> _ASSIGNMENT_
Report each line of the entries that includes "camera" by copying it.

[RECORDS SUPPLIED — start]

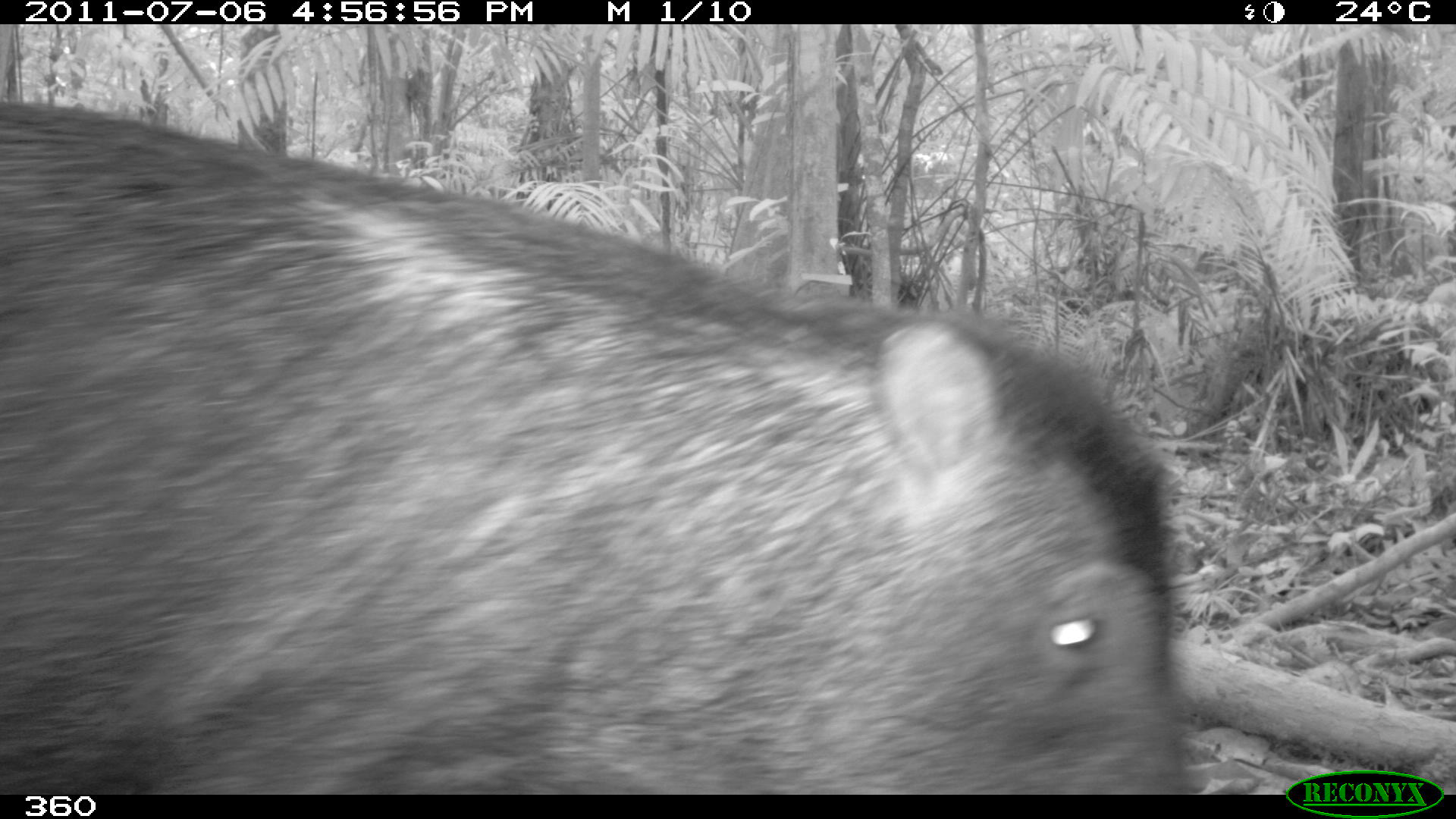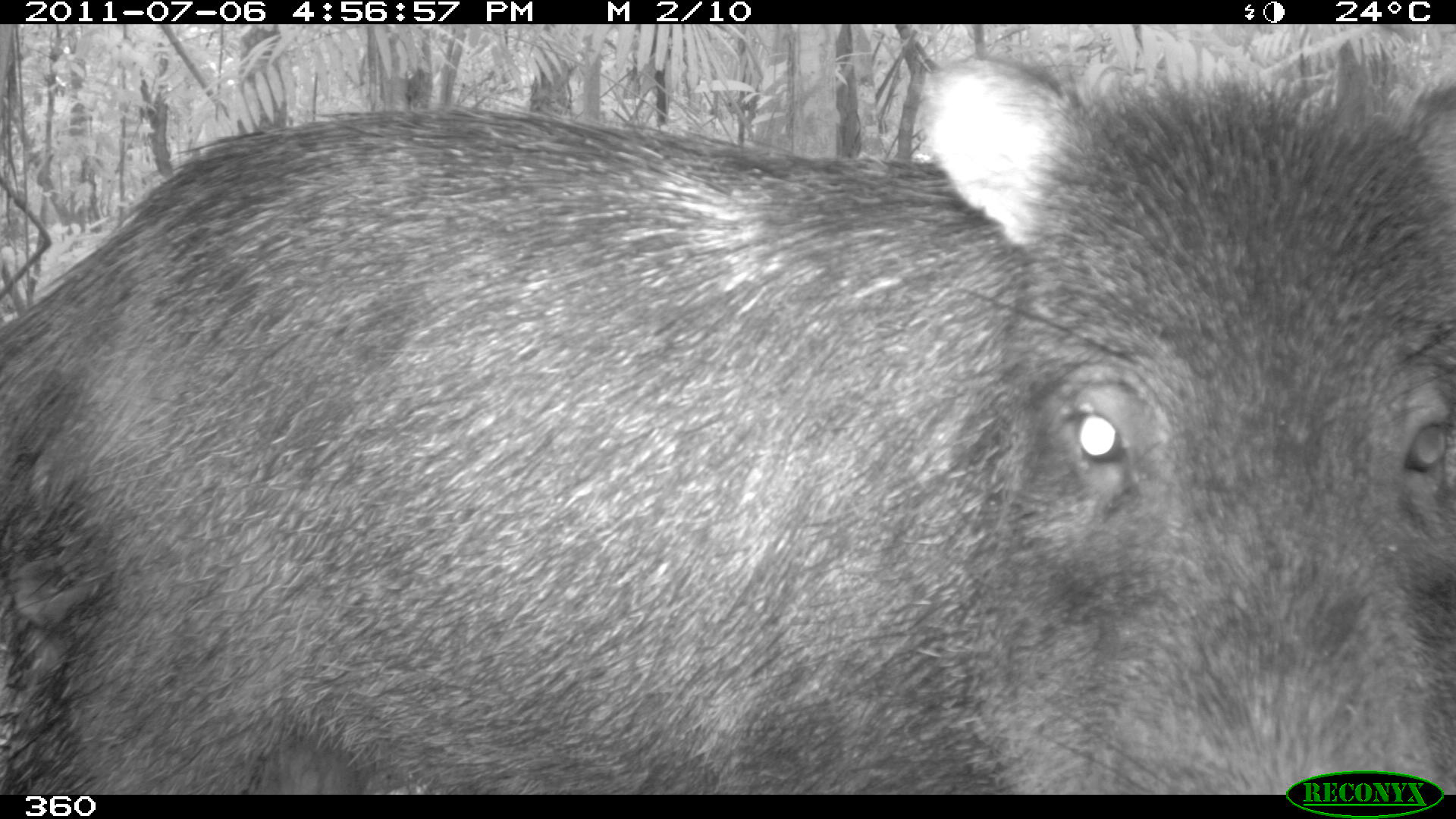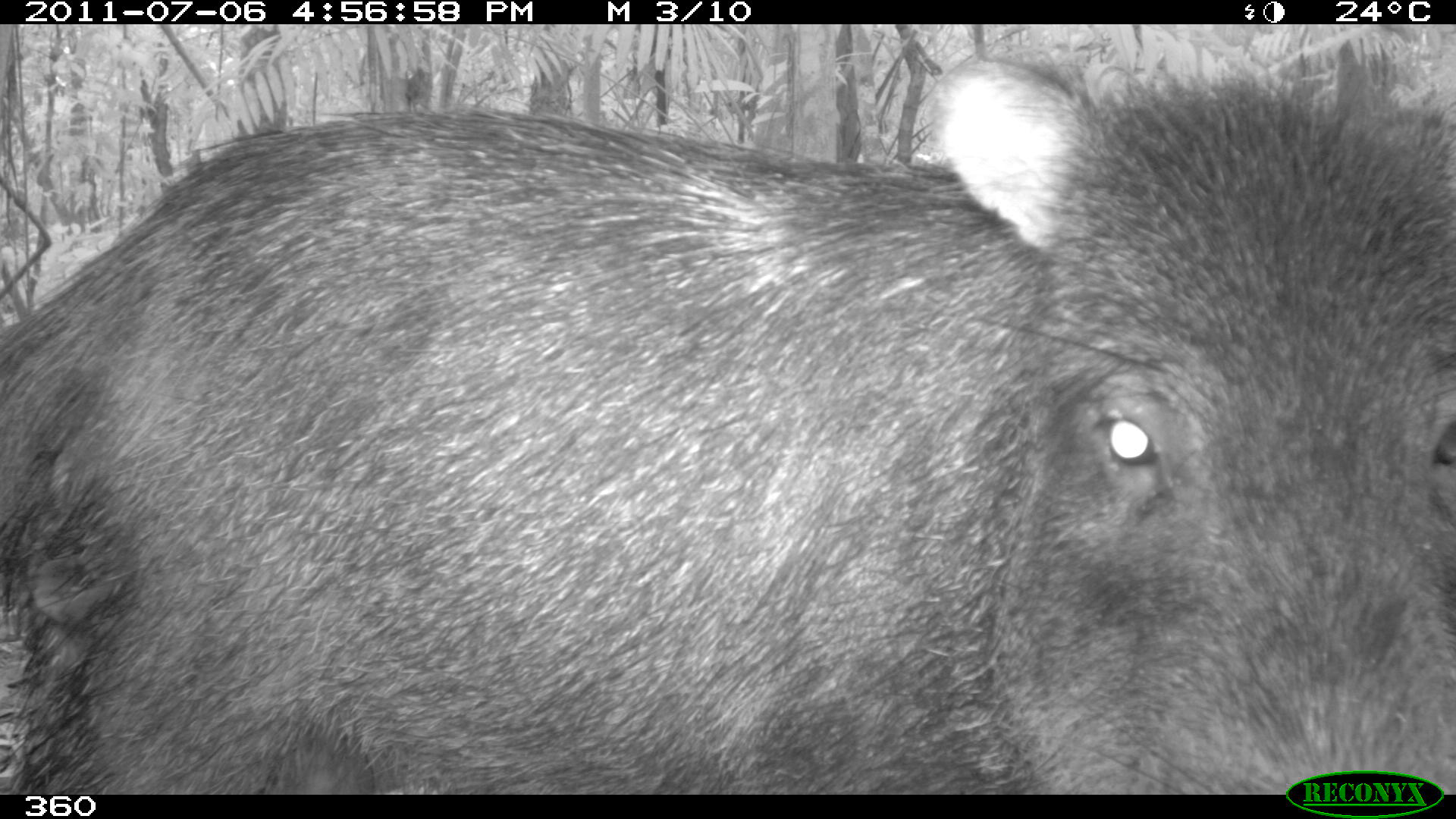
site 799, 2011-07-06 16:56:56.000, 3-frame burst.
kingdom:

[RECORDS SUPPLIED — finish]
[RECORDS SUPPLIED — start]

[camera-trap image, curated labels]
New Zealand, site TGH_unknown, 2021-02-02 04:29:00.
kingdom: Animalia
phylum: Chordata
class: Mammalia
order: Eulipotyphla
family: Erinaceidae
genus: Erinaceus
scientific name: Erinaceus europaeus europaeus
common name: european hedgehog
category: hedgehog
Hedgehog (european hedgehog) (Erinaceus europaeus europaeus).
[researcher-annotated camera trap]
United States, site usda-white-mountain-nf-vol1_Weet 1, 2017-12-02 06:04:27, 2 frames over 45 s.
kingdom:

[RECORDS SUPPLIED — finish]

> _FINISHED EXERCISE_
[camera-trap image, curated labels]
[researcher-annotated camera trap]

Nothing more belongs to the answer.